PEN International Sat 20 March 2021

Today the world marks World Poetry Day, an opportunity to celebrate and promote poetry and the power and creativity of language. Each year on this day, PEN International highlights the case of poets who face great challenges across the globe simply for their work, and asks its members and supporters to take action on their behalf. 

When I think of the poets incarcerated in the world and punished, I think of poetry. Poetry is almost the only thing that has no monetary value. You cannot sell a poem. Nobody wants to buy a poem. Poems are not for sale in the market by the apples and peaches, or in the auction houses by sculptures and paintings. I confess that it gives me a strange wonder and shock to think that a poem is so powerful and so dangerous that a poet can be locked up and sentenced to death for rhymes and couplets, for metaphors and symbols.
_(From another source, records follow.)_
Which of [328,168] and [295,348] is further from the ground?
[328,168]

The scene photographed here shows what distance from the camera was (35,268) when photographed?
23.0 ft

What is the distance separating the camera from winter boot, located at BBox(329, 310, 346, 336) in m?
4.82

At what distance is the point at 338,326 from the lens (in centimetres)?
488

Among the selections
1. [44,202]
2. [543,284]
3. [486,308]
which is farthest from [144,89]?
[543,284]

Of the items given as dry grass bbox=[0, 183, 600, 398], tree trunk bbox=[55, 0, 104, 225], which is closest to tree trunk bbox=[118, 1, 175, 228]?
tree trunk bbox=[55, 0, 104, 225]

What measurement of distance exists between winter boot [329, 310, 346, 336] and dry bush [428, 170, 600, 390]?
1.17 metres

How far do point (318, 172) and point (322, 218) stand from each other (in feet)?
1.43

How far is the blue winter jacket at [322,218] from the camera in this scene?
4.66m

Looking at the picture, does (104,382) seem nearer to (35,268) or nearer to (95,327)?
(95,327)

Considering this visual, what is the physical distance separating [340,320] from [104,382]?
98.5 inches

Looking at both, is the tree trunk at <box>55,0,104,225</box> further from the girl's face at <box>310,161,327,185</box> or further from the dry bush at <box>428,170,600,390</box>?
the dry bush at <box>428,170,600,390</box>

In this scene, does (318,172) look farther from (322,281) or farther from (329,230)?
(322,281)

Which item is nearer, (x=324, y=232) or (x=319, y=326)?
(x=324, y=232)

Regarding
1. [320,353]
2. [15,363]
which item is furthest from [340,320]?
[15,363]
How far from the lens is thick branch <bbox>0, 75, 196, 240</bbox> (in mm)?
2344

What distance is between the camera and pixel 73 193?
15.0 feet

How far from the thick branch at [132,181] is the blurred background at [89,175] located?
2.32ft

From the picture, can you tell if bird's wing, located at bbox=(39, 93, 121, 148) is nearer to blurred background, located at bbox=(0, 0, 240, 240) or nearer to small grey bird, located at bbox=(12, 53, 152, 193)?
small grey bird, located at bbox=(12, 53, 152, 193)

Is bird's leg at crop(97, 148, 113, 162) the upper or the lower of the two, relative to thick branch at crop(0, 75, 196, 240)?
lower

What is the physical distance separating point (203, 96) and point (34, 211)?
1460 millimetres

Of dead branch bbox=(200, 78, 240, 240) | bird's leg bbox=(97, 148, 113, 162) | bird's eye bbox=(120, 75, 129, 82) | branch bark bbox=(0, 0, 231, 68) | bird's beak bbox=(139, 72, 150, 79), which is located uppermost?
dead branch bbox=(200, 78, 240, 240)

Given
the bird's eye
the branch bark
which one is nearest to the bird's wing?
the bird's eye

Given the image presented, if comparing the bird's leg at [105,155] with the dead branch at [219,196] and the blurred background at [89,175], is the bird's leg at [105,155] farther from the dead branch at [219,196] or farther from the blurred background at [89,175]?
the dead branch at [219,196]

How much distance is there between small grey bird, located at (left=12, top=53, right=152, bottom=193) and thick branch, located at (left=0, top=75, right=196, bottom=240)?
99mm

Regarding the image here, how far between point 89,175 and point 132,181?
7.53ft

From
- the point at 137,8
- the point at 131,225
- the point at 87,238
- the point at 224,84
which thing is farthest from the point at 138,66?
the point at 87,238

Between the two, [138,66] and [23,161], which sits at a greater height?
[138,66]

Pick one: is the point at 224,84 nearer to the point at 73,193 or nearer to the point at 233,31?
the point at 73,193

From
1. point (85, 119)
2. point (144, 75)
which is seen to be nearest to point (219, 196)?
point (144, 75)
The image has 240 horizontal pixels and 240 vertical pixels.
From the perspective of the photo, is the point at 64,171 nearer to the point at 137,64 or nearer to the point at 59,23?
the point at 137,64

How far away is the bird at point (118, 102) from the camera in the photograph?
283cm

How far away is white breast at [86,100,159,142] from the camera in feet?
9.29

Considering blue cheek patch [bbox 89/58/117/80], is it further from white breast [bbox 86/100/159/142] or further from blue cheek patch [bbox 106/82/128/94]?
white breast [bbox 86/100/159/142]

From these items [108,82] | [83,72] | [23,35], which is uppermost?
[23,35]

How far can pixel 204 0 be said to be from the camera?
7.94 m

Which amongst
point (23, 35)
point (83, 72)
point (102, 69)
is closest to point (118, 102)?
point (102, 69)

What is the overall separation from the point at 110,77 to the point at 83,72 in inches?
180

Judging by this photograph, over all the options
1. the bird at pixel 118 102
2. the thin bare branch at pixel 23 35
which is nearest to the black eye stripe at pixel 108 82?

When contemplating how dangerous poems have become, I recall the words of British poet and novelist Thomas Hardy: ‘If Galileo had said in verse that the world moved, the Inquisition might have let him alone’. In our times, if Galileo had inked his discoveries in free verse with stanza breaks, he might be looking at the sky- his round, telescope-shaped sky- from a prison cell.   

Mahvash Sabet, imprisoned in Iran in 2008 and freed 10 years later in 2017, penned impassioned poems to Fariba with whom she shared a cell at the beginning of her incarceration. Sabet wrote: ‘O my companion in the cage! How many cruelties we saw together; how many favours too and blessings in our isolation. […] They tied your wings to mine, feather to feather, and you rested your head beside mine every night’.

The poet Li Bifeng, in China, continues to compose poems in prison where he has been since 1998. One stanza begins: ‘Over the high wall, we watch the sun from afar and the mountains from afar. In the dreams of nights, we see people from afar using the net of yearning we salvage those scattered memories and then we let the bones grow into the bones’.

In answer to these verses, we are not neutral. Everyday members of PEN think of these poets and their suffering. We know, for poets who are incarcerated, the sun is cold and there are months between months, days between days and hours between hours. Even in the months, days, and hours, which are not on the calendar, we are working for their freedom of expression and their freedom.

When I visited Dareen Tatour, the Palestinian poet who was under house arrest and awaiting sentencing, she gave me a cloth she’d embroidered in red thread with the words: ‘Poetry is not a crime!’.

In 2020, PEN International defended writers from across the globe, including poets who have been harassed, threatened with death, detained, imprisoned, and tortured for their poetry and for their activism. Just this month, two poets were killed in Myanmar as they took part in the pro-democracy protests. This World Poetry Day, we highlight the case of poets Maryja Martysievič (Belarus), Katherine Bisquet (Cuba), Varavara Rao (India) and Innocent Bahati (Rwanda).

In honouring all PEN’s poets who are in peril, I think of how, in my fidelity to empirical knowledge, poetry is my secular faith and where I find revelation.  Poetry is the search for truth and solace before the invisible. And every poet knows this: although stars may have different names in all the world’s languages, they cast the same light.